Published: January 21, 2008 09:38 am    PrintThis  

King's legacy cannot be diminished

Gloucester Daily Times

Regardless of the circumstances or the parties involved, it's a good thing when people have occasion to talk about the legacy of the Rev. Martin Luther King Jr.

This weekend has been rightfully set aside to honor the achievements of the great civil rights leader, who was born in Atlanta and who died much too young when he was shot while standing on a motel balcony in Memphis. But his courage and inspiring words should be a subject of discussion in classrooms and other public forums throughout the year.

Those following the Democratic presidential race were treated to such a dialogue a week ago between Sens. Hillary Clinton of New York and Barack Obama of Illinois. They are considered the leading contenders for their party's nomination and emotions were at a fever pitch in the wake of the New Hampshire primary, when the dust-up occurred.

Clinton, attempting the make the point that experience counts, had noted that as influential as King had been in bringing attention to the second-class status still accorded African-Americans, especially in the South, in the early 1960s, it took a veteran Washington insider, President Lyndon Johnson, to win passage of the landmark Civil Rights Act of 1964.

Obama's camp attempted to spin the senator's remarks as a slight of Dr. King, no doubt hoping to gain some political advantage. But the controversy proved short-lived and both candidates agreed no slight to King was intended and Johnson does deserve credit for pushing civil-rights reform through a reluctant Congress.

The fact is, King has a record of accomplishment and a legacy of inspiration that will never be erased. His words ring strongly still throughout a country that was transformed by his activist mission, which began with his successful campaign to desegregate the Montgomery, Ala., bus lines in the mid-1950s.

It was the actions of men like Newburyport's William Lloyd Garrison and President Abraham Lincoln that erased the scourge of slavery from America in the middle of the 19th century, but a century later, prejudice still reigned in too many corners of this country. King decided to do something about it.

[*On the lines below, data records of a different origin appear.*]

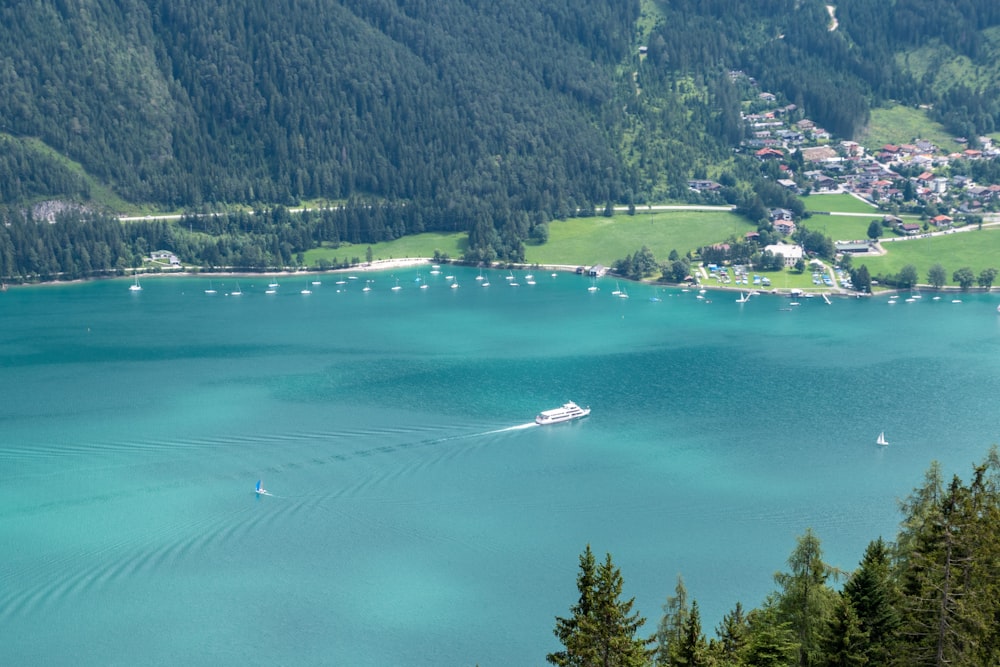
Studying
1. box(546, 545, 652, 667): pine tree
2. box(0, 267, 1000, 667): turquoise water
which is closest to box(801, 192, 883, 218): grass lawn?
box(0, 267, 1000, 667): turquoise water

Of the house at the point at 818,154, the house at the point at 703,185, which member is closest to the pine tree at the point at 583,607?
the house at the point at 703,185

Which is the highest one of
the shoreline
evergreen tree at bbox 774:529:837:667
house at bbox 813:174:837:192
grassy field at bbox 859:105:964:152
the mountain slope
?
the mountain slope

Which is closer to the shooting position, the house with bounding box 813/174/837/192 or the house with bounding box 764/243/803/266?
the house with bounding box 764/243/803/266

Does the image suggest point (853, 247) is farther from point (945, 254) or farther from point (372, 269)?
point (372, 269)

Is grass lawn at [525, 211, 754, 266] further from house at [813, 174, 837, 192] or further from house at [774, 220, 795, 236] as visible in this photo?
house at [813, 174, 837, 192]

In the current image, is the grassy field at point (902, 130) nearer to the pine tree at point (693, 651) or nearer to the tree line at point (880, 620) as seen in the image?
the tree line at point (880, 620)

Children born in this century likely have a hard time believing that within their grandparents' lifetimes, black Americans were relegated to the back of the bus in some places and barred from attending the same schools as their white counterparts. The more enlightened world in which we live today owes much to the work and words of Dr. King. It won him the Nobel Peace Prize in 1964 but cost him his life four years later, when he was gunned down by an openly racist ex-convict by the name of James Earl Ray.


No one, least of all King himself, would maintain that bringing an end to the discriminatory practices and ideas that had prevailed in some parts of the country since the Civil War could be accomplished by one man. But the Baptist preacher had a unique gift in the power of his oratory, which he used to great effect as he railed against the injustice of a country where, 100 years after the signing of the Emancipation Proclamation, "the Negro is still languishing in the corners of American society and finds himself an exile in his own land."

Four decades after his death, Dr. King's great legacy remains undiminished.